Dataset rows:
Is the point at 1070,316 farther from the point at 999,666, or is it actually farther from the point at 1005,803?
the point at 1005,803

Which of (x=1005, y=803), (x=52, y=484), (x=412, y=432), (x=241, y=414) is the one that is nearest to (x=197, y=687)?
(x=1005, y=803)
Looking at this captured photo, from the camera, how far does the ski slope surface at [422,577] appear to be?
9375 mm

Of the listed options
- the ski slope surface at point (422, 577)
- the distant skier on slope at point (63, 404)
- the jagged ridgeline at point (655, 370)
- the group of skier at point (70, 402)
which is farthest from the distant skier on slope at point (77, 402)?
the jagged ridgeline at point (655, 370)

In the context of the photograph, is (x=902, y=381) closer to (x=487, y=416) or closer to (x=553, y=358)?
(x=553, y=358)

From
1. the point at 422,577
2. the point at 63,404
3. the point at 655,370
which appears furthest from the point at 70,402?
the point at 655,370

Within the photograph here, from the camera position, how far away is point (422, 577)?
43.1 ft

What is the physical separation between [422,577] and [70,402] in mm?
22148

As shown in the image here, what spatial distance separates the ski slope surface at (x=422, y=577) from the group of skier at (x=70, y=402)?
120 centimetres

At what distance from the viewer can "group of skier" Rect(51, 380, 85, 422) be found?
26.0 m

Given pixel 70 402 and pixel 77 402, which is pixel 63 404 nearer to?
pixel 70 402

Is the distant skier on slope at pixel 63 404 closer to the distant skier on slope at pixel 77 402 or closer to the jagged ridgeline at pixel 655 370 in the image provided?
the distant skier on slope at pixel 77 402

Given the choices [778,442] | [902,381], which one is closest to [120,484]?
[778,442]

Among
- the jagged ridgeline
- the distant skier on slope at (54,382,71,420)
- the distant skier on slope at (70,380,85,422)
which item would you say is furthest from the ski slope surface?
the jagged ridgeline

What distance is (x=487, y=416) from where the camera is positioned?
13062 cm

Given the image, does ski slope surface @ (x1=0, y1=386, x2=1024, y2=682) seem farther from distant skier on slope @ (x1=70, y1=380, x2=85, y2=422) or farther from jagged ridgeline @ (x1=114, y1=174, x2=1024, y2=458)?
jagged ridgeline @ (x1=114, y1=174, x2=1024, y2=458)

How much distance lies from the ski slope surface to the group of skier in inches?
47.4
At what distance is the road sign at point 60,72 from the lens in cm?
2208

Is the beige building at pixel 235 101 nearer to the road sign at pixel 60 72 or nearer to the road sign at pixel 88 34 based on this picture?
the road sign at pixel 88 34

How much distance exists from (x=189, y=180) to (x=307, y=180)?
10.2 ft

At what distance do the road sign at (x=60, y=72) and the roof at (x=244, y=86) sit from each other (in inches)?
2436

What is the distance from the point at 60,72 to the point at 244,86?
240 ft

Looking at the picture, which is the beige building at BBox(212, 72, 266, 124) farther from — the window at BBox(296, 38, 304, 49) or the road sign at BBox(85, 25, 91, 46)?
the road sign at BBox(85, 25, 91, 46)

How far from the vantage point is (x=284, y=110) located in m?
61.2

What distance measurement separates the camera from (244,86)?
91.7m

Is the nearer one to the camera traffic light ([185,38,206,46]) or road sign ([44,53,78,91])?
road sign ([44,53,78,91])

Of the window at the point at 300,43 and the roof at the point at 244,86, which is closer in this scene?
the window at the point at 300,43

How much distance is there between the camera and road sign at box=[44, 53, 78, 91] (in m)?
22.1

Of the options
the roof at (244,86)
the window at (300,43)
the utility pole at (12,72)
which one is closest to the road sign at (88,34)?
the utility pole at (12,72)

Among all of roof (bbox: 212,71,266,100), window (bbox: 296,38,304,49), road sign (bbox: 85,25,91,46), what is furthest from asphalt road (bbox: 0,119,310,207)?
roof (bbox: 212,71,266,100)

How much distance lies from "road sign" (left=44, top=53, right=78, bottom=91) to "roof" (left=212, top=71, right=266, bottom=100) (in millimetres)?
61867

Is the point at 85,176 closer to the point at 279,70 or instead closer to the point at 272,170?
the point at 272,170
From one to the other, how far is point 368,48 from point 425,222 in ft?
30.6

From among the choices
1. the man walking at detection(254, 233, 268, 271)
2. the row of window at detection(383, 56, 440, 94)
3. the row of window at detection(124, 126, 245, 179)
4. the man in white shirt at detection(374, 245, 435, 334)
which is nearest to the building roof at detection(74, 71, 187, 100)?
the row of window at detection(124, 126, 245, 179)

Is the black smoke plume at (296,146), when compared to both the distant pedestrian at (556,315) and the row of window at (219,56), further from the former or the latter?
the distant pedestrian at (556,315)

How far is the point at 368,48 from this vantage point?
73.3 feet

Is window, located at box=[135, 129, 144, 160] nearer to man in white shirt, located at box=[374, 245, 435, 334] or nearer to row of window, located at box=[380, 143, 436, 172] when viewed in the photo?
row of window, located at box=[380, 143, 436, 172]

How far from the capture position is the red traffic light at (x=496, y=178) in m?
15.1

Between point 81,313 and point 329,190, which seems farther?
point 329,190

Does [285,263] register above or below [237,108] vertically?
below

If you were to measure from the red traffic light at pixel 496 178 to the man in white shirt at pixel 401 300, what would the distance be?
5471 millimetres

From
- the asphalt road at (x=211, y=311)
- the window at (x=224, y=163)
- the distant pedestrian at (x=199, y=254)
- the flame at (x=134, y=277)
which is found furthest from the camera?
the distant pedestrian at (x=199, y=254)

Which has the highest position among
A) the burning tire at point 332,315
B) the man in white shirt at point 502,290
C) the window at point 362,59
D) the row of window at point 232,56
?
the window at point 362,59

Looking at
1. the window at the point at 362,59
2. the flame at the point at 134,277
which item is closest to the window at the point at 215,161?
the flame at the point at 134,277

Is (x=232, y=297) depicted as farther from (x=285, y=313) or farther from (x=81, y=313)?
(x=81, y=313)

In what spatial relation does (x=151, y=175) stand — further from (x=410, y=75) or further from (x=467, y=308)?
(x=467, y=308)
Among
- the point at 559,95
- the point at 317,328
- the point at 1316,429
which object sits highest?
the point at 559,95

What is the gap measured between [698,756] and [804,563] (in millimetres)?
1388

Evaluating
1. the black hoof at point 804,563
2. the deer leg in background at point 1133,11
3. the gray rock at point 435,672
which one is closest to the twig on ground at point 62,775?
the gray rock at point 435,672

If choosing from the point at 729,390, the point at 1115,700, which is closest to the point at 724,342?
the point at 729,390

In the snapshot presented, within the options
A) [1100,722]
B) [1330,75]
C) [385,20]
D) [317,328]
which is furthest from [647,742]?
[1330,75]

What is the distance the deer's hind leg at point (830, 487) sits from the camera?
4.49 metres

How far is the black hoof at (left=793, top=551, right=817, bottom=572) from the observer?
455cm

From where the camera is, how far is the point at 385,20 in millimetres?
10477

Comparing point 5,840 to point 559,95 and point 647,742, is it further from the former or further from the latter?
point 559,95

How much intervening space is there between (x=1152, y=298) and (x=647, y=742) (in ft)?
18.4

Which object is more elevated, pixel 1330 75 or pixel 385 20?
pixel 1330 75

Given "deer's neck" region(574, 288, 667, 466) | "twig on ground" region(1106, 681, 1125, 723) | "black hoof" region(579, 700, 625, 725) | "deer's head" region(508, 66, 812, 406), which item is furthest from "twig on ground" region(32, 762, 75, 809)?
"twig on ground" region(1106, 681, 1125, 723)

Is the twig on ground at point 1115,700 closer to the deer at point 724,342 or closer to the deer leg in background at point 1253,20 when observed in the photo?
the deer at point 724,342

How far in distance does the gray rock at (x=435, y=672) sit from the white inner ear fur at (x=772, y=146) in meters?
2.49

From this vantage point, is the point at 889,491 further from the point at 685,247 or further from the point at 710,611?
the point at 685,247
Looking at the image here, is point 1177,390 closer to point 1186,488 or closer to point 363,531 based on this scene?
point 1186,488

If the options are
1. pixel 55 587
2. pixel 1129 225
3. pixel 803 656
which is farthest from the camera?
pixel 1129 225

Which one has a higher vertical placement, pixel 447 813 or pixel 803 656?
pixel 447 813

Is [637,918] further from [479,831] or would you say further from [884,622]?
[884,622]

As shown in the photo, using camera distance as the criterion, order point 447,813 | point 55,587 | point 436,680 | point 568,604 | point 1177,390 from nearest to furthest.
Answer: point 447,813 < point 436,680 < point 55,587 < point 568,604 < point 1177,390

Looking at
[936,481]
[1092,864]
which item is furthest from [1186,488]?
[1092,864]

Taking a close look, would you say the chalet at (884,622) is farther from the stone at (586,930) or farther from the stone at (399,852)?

## SHORT EXERCISE
Reproduce verbatim the items starting at the line containing "How far in distance" and ending at the final line of the items.

## RESULT BELOW
How far in distance does the gray rock at (x=435, y=672) sit from the white inner ear fur at (x=772, y=146) in meters?
2.49

From this vantage point, is the point at 889,491 further from the point at 685,247 or further from the point at 710,611?
the point at 685,247
Looking at the image here, is point 1177,390 closer to point 1186,488 or closer to point 363,531 based on this scene?
point 1186,488

If the options are
1. pixel 55 587
2. pixel 1129 225
3. pixel 803 656
which is farthest from the camera?
pixel 1129 225

Which one has a higher vertical placement, pixel 447 813 or pixel 803 656?
pixel 447 813

Is [637,918] further from [479,831] or would you say further from [884,622]?
[884,622]

As shown in the photo, using camera distance as the criterion, order point 447,813 | point 55,587 | point 436,680 | point 568,604 | point 1177,390 from nearest to furthest.
Answer: point 447,813 < point 436,680 < point 55,587 < point 568,604 < point 1177,390

Looking at
[936,481]
[1092,864]
which item is furthest from [1186,488]?
[1092,864]

Taking a close look, would you say the chalet at (884,622) is farther from the stone at (586,930) or farther from the stone at (399,852)?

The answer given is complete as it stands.